La meccanica quantistica ci dice che un nucleo instabile alla fine perderà energia, ma non può prevedere il momento esatto del decadimento di ogni singolo atomo. Fornisce invece un’emivita:il tempo medio durante il quale un grande gruppo di nuclei identici decade. Le prime tre modalità di decadimento identificate, alfa, beta e gamma, costituiscono la spina dorsale del decadimento radioattivo.
Il decadimento alfa espelle un nucleo di elio (due protoni e due neutroni). Ad esempio, l'uranio‑238 (92p+146n) emette una particella alfa per diventare torio‑234 (90p+144n). Il decadimento beta converte un neutrone in un protone, emettendo un elettrone e un antineutrino. Il carbonio‑14 (6p+8n) subisce un decadimento beta in azoto‑14 (7p+7n).

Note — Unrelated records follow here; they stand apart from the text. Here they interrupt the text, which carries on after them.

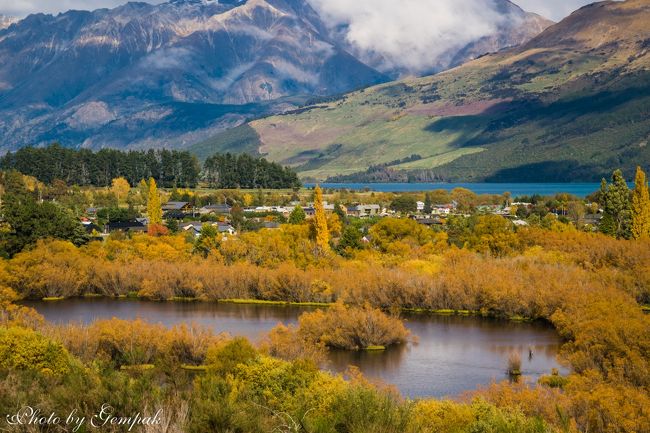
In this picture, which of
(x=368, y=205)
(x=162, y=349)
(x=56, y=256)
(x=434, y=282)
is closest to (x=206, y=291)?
(x=56, y=256)

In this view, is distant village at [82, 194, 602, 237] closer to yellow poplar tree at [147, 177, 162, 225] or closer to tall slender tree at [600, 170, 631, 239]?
yellow poplar tree at [147, 177, 162, 225]

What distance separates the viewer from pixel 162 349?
1866 inches

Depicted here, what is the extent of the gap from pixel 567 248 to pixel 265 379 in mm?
51301

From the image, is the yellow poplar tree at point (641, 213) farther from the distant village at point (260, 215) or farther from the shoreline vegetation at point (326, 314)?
the distant village at point (260, 215)

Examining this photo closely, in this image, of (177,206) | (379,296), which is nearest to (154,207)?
(177,206)

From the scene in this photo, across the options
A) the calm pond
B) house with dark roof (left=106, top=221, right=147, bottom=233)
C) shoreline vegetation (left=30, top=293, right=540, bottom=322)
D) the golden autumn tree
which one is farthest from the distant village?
the calm pond

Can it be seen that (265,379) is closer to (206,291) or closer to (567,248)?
(206,291)

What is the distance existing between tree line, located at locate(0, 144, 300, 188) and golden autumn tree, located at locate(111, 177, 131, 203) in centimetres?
1035

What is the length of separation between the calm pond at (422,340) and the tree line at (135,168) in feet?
315

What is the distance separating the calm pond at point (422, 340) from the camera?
4662 cm

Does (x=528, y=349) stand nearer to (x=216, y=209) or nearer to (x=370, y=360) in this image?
(x=370, y=360)

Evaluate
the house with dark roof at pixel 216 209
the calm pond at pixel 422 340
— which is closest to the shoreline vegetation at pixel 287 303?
the calm pond at pixel 422 340

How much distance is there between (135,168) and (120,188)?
68.3 feet

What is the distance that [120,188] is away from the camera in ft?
506
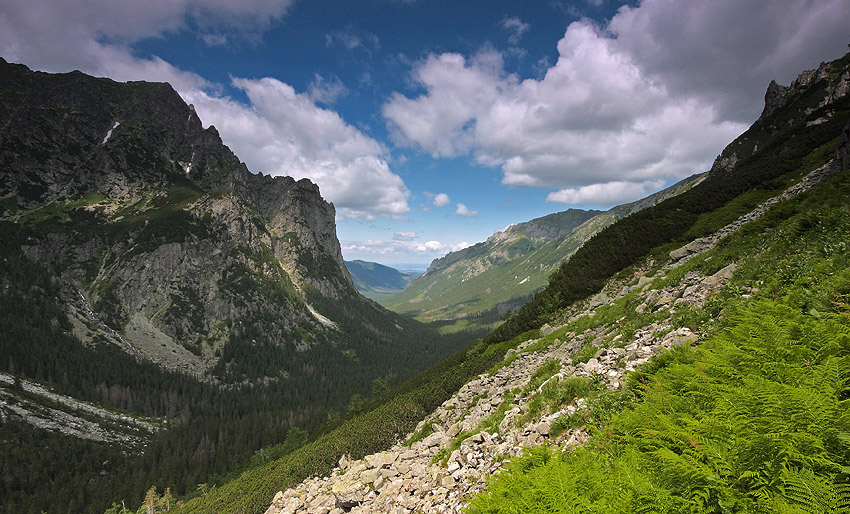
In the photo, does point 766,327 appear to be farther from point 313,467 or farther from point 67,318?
point 67,318

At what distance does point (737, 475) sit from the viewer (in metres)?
4.68

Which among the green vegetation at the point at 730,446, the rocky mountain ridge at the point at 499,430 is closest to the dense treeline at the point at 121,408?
the rocky mountain ridge at the point at 499,430

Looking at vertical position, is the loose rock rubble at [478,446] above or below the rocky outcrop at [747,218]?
below

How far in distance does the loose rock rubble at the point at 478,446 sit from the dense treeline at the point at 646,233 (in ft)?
64.9

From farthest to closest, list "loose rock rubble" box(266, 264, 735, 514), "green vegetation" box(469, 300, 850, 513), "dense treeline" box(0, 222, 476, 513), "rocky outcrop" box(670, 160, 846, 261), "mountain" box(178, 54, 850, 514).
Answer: "dense treeline" box(0, 222, 476, 513)
"rocky outcrop" box(670, 160, 846, 261)
"loose rock rubble" box(266, 264, 735, 514)
"mountain" box(178, 54, 850, 514)
"green vegetation" box(469, 300, 850, 513)

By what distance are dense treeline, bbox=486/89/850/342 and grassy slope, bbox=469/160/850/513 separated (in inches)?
1171

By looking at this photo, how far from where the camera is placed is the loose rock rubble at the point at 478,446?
35.6 feet

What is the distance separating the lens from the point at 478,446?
12.8 meters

Dopo l'emissione alfa o beta il nucleo figlia spesso rimane in uno stato eccitato. Per raggiungere il suo stato fondamentale, il nucleo rilascia l’energia in eccesso sotto forma di raggi gamma, un fotone elettromagnetico con una frequenza molto più elevata della luce visibile. I raggi gamma viaggiano alla velocità della luce e trasportano solo energia, senza carica o massa. Un caso classico è il cobalto-60, che decade in nichel-60 e quindi emette due fotoni gamma quando si stabilizza al livello di energia più basso.

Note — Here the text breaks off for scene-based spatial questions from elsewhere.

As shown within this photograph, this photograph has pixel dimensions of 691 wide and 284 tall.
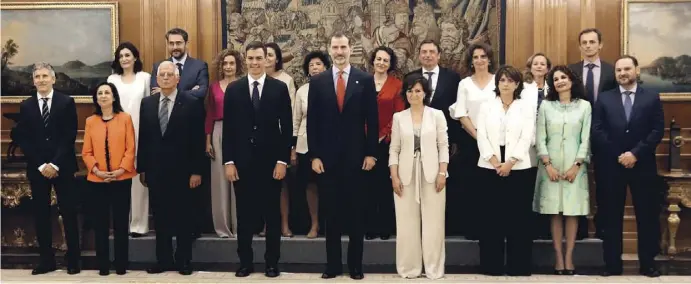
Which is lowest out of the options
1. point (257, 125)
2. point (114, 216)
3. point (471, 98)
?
point (114, 216)

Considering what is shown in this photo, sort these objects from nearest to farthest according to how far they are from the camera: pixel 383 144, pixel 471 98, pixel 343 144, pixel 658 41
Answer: pixel 343 144 → pixel 471 98 → pixel 383 144 → pixel 658 41

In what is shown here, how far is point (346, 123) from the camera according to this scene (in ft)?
20.4

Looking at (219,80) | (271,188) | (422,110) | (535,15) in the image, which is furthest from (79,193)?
(535,15)

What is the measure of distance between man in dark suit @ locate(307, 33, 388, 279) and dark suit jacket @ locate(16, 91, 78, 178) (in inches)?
80.0

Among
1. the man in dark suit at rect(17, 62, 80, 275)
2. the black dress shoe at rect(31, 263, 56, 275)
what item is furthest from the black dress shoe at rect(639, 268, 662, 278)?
the black dress shoe at rect(31, 263, 56, 275)

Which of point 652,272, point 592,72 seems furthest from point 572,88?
point 652,272

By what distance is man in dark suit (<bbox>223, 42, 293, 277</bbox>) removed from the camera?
628 cm

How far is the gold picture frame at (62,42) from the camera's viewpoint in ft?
26.7

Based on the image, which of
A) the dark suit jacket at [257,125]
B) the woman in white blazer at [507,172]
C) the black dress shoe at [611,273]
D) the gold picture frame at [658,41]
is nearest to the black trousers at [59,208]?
the dark suit jacket at [257,125]

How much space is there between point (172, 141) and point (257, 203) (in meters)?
0.87

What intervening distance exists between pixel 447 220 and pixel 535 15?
87.1 inches

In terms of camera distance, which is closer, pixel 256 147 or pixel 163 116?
pixel 256 147

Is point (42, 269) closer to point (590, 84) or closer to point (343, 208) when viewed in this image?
point (343, 208)

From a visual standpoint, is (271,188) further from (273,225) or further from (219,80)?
(219,80)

La maggior parte dei nuclei eccitati emettono raggi gamma quasi istantaneamente, ma alcuni sono “metastabili”, trattenendo l’energia in eccesso per tempi che vanno da frazioni di secondo a molti anni, quando un cambiamento nello spin nucleare blocca l’emissione gamma immediata. Quando un elettrone circostante assorbe un fotone gamma, l'elettrone può essere espulso dalla sua orbita per effetto fotoelettrico, illustrando l'intimo legame tra i processi nucleari e atomici.